WHAT THE EXERCISE ASKS – Reproduce the listing below without changes, except that pictures are left out.

%%

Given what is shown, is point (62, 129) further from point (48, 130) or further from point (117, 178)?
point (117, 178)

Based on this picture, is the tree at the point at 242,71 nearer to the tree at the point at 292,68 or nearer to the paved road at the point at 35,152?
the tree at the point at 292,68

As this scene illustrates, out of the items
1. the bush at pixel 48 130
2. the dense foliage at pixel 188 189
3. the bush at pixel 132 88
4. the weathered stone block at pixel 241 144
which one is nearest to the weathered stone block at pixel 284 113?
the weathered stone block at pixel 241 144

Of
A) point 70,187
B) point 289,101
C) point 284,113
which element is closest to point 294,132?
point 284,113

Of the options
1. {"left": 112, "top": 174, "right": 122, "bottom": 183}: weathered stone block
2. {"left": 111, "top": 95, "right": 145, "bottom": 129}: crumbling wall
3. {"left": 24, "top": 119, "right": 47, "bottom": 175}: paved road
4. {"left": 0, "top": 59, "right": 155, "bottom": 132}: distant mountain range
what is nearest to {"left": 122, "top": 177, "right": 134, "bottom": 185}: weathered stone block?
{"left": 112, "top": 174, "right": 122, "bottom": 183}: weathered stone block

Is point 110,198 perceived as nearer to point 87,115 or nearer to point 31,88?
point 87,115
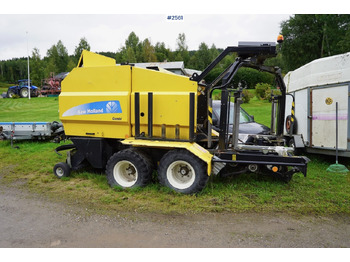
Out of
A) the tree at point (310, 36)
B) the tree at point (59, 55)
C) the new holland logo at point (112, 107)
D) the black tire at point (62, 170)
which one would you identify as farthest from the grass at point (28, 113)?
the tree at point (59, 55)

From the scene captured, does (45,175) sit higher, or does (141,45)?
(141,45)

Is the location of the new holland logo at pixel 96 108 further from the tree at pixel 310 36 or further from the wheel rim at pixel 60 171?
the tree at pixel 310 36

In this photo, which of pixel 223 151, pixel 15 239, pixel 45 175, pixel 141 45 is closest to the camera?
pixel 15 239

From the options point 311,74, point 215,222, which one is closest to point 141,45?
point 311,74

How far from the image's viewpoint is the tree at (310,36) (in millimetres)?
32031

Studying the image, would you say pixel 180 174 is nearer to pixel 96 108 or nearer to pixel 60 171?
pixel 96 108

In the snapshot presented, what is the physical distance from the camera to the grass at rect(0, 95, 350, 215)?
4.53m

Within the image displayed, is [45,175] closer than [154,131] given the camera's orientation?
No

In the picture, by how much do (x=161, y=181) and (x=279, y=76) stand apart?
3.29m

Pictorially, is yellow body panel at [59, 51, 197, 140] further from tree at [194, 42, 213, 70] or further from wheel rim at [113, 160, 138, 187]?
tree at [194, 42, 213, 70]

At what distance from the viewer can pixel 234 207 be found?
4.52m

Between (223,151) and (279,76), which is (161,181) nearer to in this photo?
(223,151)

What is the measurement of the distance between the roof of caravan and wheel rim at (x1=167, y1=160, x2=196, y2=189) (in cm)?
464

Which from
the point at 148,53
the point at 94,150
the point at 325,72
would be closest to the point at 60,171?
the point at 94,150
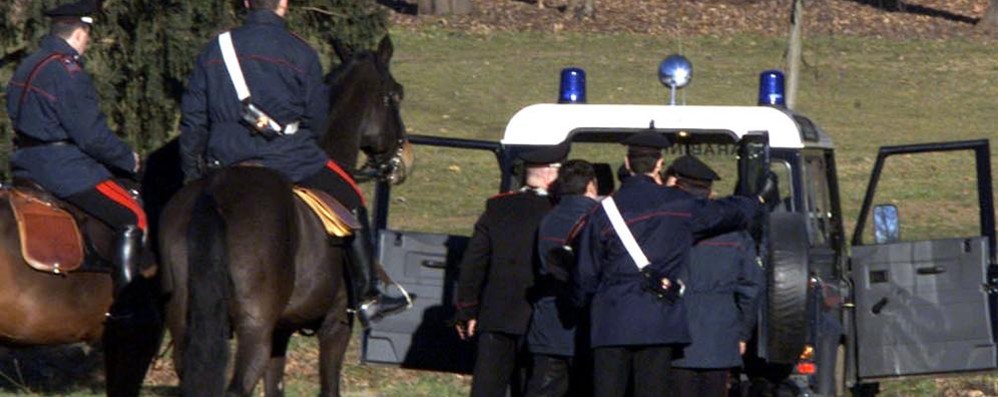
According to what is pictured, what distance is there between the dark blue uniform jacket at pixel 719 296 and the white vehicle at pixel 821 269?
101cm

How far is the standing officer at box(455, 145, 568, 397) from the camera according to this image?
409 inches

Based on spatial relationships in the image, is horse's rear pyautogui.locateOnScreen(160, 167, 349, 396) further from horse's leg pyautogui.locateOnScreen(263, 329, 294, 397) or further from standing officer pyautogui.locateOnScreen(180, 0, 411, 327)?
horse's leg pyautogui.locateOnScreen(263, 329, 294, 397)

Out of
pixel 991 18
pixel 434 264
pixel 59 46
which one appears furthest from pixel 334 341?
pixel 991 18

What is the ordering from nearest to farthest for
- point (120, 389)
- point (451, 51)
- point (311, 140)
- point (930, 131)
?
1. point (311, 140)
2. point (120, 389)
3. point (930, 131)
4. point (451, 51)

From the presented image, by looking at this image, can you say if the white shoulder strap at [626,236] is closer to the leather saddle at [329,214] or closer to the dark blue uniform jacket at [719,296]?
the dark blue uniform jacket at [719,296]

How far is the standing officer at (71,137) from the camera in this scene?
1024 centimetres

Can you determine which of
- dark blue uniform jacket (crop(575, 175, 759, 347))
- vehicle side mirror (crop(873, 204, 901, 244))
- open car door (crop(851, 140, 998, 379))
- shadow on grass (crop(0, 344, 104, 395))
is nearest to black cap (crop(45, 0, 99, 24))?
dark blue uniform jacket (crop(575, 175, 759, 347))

%%

RESULT –
Given what is shown, is point (62, 129) further from point (48, 130) or further from point (117, 178)?
point (117, 178)

Based on this picture, is the tree at the point at 242,71 nearer to the tree at the point at 292,68 or nearer to the paved road at the point at 35,152?
the tree at the point at 292,68

As this scene illustrates, out of the items
1. the bush at pixel 48 130
2. the dense foliage at pixel 188 189
3. the bush at pixel 132 88
4. the weathered stone block at pixel 241 144
which one is nearest to the weathered stone block at pixel 284 113?
the weathered stone block at pixel 241 144

Of
A) point 70,187
B) point 289,101
C) point 284,113
which element is closest to point 294,132?
point 284,113

Of the options
1. {"left": 112, "top": 174, "right": 122, "bottom": 183}: weathered stone block
2. {"left": 111, "top": 95, "right": 145, "bottom": 129}: crumbling wall
3. {"left": 24, "top": 119, "right": 47, "bottom": 175}: paved road
4. {"left": 0, "top": 59, "right": 155, "bottom": 132}: distant mountain range
what is nearest to {"left": 122, "top": 177, "right": 134, "bottom": 185}: weathered stone block?
{"left": 112, "top": 174, "right": 122, "bottom": 183}: weathered stone block

Is point 110,198 perceived as nearer to point 87,115 or nearer to point 31,88?
point 87,115
Out of
A) the tree at point (310, 36)
B) the tree at point (59, 55)
C) the new holland logo at point (112, 107)
D) the black tire at point (62, 170)
which one would you identify as farthest from the grass at point (28, 113)?
the tree at point (59, 55)

From the scene captured, does (45,175) sit higher, or does (141,45)?
(141,45)

Is the location of the new holland logo at pixel 96 108 further from the tree at pixel 310 36 or further from the wheel rim at pixel 60 171?
the tree at pixel 310 36

In this photo, which of pixel 223 151, pixel 15 239, pixel 45 175, pixel 141 45 is closest to the camera?
pixel 15 239

From the options point 311,74, point 215,222, which one is closest to point 141,45?
point 311,74

How far from the image's viewpoint is the tree at (310,36) (in millimetres)?
32031

Studying the image, would you say pixel 180 174 is nearer to pixel 96 108 or nearer to pixel 60 171?
pixel 96 108

In the snapshot presented, what is the physical distance from the camera to the grass at rect(0, 95, 350, 215)?
4.53m

Within the image displayed, is [45,175] closer than [154,131] given the camera's orientation?
No

In the picture, by how much do (x=161, y=181) and (x=279, y=76) stand apart?
3.29m

Pictorially, is yellow body panel at [59, 51, 197, 140] further from tree at [194, 42, 213, 70] or further from wheel rim at [113, 160, 138, 187]?
tree at [194, 42, 213, 70]

At what distance from the viewer can pixel 234 207 be found?
4.52m

Between (223,151) and (279,76), which is (161,181) nearer to in this photo?
(223,151)

What is the measurement of the distance between the roof of caravan and wheel rim at (x1=167, y1=160, x2=196, y2=189) (in cm)?
464

Which from
the point at 148,53
the point at 94,150
the point at 325,72
would be closest to the point at 60,171?
the point at 94,150
According to what is pictured, what distance is there between the dark blue uniform jacket at pixel 719 296 and the white vehicle at pixel 821 269?
101cm

How far is the standing officer at box(455, 145, 568, 397) from the camera according to this image?
409 inches

Based on spatial relationships in the image, is horse's rear pyautogui.locateOnScreen(160, 167, 349, 396) further from horse's leg pyautogui.locateOnScreen(263, 329, 294, 397) or further from standing officer pyautogui.locateOnScreen(180, 0, 411, 327)?
horse's leg pyautogui.locateOnScreen(263, 329, 294, 397)

Out of
pixel 991 18
pixel 434 264
pixel 59 46
which one appears furthest from pixel 334 341?
pixel 991 18

What is the ordering from nearest to farthest for
- point (120, 389)
- point (451, 51)
- point (311, 140)
- point (930, 131)
?
1. point (311, 140)
2. point (120, 389)
3. point (930, 131)
4. point (451, 51)

From the presented image, by looking at this image, can you say if the white shoulder strap at [626,236] is closer to the leather saddle at [329,214] or closer to the dark blue uniform jacket at [719,296]?
the dark blue uniform jacket at [719,296]

How far is the standing officer at (71,137) from the camera in this scene?
1024 centimetres

Can you determine which of
- dark blue uniform jacket (crop(575, 175, 759, 347))
- vehicle side mirror (crop(873, 204, 901, 244))
- open car door (crop(851, 140, 998, 379))
- shadow on grass (crop(0, 344, 104, 395))
is nearest to black cap (crop(45, 0, 99, 24))?
dark blue uniform jacket (crop(575, 175, 759, 347))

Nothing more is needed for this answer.